小さな声で、呟いてみる。どこにも広がらない、雑踏に消えた声。
立ち止まって、このまま隠れてしまおうか。前を歩く男の背中に投げかけたが、生憎相手は気付いていない。逃げるならチャンスだと思う。
この曖昧な関係から逃げ出せる。このまま、消えてしまおうか。
でも、もし気付かれていたら、どうしたのだろう。そんなことを聞いて、どうしたいというのだろう。

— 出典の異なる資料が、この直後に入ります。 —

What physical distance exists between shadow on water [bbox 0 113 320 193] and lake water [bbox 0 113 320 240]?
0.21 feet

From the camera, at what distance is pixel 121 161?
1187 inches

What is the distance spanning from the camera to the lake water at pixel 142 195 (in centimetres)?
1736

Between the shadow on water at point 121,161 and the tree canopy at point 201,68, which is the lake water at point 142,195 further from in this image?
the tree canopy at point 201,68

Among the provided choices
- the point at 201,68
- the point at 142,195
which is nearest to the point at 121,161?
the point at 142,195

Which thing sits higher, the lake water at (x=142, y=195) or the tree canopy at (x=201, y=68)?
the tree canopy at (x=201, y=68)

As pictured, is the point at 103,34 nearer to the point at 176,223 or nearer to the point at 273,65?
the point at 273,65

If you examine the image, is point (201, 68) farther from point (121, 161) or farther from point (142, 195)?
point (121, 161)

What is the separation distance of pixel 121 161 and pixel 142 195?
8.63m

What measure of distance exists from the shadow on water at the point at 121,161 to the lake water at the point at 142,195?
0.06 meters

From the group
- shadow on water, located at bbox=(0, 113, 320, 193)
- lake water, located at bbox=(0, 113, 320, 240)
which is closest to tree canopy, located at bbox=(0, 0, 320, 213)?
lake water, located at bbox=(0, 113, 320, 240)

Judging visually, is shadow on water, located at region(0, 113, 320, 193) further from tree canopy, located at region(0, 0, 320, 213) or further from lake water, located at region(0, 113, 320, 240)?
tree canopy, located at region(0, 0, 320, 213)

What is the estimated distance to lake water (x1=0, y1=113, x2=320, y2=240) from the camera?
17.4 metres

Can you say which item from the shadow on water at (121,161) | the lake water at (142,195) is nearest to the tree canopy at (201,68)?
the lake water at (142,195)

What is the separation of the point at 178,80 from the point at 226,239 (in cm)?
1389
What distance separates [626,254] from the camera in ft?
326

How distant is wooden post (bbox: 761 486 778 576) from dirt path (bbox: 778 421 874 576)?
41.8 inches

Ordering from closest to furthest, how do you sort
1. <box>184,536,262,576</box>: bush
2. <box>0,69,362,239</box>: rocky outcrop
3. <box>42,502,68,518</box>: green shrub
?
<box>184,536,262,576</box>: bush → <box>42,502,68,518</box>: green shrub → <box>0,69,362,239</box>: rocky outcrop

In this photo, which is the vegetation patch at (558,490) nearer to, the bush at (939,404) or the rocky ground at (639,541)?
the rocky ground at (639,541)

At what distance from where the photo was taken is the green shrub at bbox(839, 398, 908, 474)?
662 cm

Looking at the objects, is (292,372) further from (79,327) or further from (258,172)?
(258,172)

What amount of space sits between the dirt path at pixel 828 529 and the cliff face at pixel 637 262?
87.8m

博之は考え込んで、それから、目の前の男を見失わないよう、追いかけた。
矛盾した行動。
つまり捨てられるのが怖いのだ。だから、捨てられる前に、捨てる。博之はいつもそう考える。捨てられるから哀しい、なら、その前に捨ててしまえばいいと。

「おい」
「あ?」
「また何か考えてんのか」
「…かもな」
「それいい加減にしろっての」
「……」
「お前、また話聞いてなかったんだろ」

首を傾げた様子に、目の前の男、聖は深くため息をついて呆れたように言葉を吐き捨てた。
…また、少し気持ちが離れてしまっただろうか。いつまで自分は彼に拘るのか。いつまで自分は彼を失望させ続けるのか。いつまで自分は、彼の隣に居られるのか。

「俺、この後用事あっからって話」
「……あっそ」

文句も言わずに呆けたままの瞳で頷くと、聖は眉を寄せて不機嫌そうに顔を歪めた。
また、話を聞いていない。もしくは、聞いていたとしてもよくわかってない。そんな風に彼は理解して、頭を軽く小突く。

違う。どんな用事なのか、怖くて聞けないだけだ。どこまで、口に出しても許されのかわからないから。

「とりあえず飯、行くぞ」
「…ん」

止まっていた道をまた再び歩き出す二人。人通りの多い夜。暗い中光る電球。擦れ違う、顔の無い人々。雑踏を見渡していると、まるで迷子になりそうな子供を捕まえたように、彼は博之の腕を掴んだ。
その二人に雑踏は、ちらちらと目線を向ける。色の篭った、様々な視線。どこにいたって、結局は同じだ。気にしない聖も、気にする博之も。どこにいたって関係は変えられない。
ずきりと痛む胸を、強く押さえつけた。